Aim of the exercise
Look for "Noting the positions" in the records below, then copy that line and every line after it, exactly and with nothing added.

Input for this task
START
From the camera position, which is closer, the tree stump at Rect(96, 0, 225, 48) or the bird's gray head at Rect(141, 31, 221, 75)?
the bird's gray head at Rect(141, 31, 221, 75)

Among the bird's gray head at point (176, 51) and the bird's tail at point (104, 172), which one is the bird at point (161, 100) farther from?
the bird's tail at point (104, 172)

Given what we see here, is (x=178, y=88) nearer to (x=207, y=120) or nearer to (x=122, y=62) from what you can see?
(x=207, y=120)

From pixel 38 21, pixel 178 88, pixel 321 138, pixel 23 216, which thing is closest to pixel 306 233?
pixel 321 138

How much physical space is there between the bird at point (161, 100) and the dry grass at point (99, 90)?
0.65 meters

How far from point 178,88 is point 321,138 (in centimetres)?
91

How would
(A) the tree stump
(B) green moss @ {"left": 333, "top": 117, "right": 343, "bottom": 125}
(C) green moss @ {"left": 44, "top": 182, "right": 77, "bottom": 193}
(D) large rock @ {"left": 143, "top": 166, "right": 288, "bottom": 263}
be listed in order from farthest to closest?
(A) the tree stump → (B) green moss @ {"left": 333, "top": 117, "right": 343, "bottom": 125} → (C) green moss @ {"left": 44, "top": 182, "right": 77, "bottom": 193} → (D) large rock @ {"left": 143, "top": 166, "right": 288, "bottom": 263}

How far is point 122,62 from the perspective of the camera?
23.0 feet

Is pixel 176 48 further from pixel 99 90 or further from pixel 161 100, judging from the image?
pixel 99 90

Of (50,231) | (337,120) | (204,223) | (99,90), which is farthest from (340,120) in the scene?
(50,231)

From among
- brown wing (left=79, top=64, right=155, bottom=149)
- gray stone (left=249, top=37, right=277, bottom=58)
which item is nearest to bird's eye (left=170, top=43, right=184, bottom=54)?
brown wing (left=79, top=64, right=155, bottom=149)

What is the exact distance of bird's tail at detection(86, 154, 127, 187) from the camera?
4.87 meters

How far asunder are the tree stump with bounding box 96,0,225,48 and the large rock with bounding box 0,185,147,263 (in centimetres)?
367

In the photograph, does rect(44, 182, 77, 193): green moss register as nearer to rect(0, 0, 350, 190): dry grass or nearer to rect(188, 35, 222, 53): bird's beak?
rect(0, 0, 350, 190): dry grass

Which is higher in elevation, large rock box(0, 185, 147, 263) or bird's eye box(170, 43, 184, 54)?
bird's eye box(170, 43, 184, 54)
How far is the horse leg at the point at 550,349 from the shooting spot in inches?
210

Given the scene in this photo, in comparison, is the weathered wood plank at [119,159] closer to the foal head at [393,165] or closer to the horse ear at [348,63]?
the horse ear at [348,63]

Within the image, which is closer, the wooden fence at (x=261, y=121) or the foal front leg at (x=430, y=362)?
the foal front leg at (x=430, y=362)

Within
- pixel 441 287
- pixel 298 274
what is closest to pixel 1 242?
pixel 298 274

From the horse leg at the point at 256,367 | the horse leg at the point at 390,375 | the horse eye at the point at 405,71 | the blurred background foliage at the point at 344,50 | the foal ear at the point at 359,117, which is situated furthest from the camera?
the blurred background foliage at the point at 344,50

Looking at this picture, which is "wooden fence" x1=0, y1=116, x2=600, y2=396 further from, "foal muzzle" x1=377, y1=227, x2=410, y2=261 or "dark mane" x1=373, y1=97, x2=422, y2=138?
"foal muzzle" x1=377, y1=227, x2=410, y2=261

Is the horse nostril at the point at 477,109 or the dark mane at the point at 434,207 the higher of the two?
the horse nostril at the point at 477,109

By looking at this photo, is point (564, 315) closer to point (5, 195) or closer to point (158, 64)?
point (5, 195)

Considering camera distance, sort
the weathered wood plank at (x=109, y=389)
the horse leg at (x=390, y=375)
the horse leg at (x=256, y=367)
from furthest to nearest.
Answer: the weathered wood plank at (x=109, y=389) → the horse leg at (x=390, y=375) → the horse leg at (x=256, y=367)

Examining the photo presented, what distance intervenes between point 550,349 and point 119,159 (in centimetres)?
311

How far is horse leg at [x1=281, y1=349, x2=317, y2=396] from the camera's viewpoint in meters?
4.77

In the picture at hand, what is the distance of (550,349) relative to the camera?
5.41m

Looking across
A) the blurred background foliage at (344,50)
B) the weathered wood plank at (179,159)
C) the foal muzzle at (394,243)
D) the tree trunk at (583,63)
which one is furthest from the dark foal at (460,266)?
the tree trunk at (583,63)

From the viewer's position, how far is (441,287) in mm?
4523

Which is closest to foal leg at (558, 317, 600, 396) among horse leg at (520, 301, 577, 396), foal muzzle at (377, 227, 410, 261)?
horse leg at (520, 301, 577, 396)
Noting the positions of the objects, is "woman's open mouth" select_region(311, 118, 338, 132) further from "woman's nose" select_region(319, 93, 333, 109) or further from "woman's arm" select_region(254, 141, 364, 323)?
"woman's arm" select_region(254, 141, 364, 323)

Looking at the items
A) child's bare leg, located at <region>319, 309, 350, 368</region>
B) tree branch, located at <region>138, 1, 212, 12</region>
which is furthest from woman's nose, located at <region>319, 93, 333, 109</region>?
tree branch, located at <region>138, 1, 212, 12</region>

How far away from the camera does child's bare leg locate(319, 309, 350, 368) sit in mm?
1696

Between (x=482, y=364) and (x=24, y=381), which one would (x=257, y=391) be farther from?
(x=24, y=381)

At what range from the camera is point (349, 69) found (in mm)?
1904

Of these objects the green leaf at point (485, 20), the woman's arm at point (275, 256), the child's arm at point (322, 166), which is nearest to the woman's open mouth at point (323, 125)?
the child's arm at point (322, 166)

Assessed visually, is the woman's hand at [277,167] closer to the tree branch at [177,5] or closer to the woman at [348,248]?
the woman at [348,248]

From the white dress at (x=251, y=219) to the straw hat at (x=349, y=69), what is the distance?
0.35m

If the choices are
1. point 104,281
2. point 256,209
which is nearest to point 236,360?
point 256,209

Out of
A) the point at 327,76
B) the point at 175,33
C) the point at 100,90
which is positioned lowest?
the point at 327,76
END
The answer
Noting the positions of the objects, is "woman's open mouth" select_region(311, 118, 338, 132) further from "woman's nose" select_region(319, 93, 333, 109) or further from "woman's arm" select_region(254, 141, 364, 323)?
"woman's arm" select_region(254, 141, 364, 323)

Looking at the items
A) child's bare leg, located at <region>319, 309, 350, 368</region>
B) tree branch, located at <region>138, 1, 212, 12</region>
which is furthest from woman's nose, located at <region>319, 93, 333, 109</region>?
tree branch, located at <region>138, 1, 212, 12</region>

How far away from the camera does child's bare leg locate(319, 309, 350, 368) sit in mm?
1696

Between (x=482, y=364) and (x=24, y=381), which one would (x=257, y=391) be farther from?
(x=24, y=381)

At what range from the camera is point (349, 69) found (in mm)?
1904

Of these objects the green leaf at point (485, 20), the woman's arm at point (275, 256), the child's arm at point (322, 166), which is nearest to the woman's open mouth at point (323, 125)?
the child's arm at point (322, 166)

Assessed visually, is the woman's hand at [277,167] closer to the tree branch at [177,5] or closer to the woman at [348,248]?
the woman at [348,248]

From the white dress at (x=251, y=219) to the straw hat at (x=349, y=69), what is the distance?
0.35m

If the choices are
1. point 104,281
2. point 256,209
which is nearest to point 236,360?
point 256,209

Out of
A) the point at 327,76
B) the point at 175,33
C) the point at 100,90
which is positioned lowest?
the point at 327,76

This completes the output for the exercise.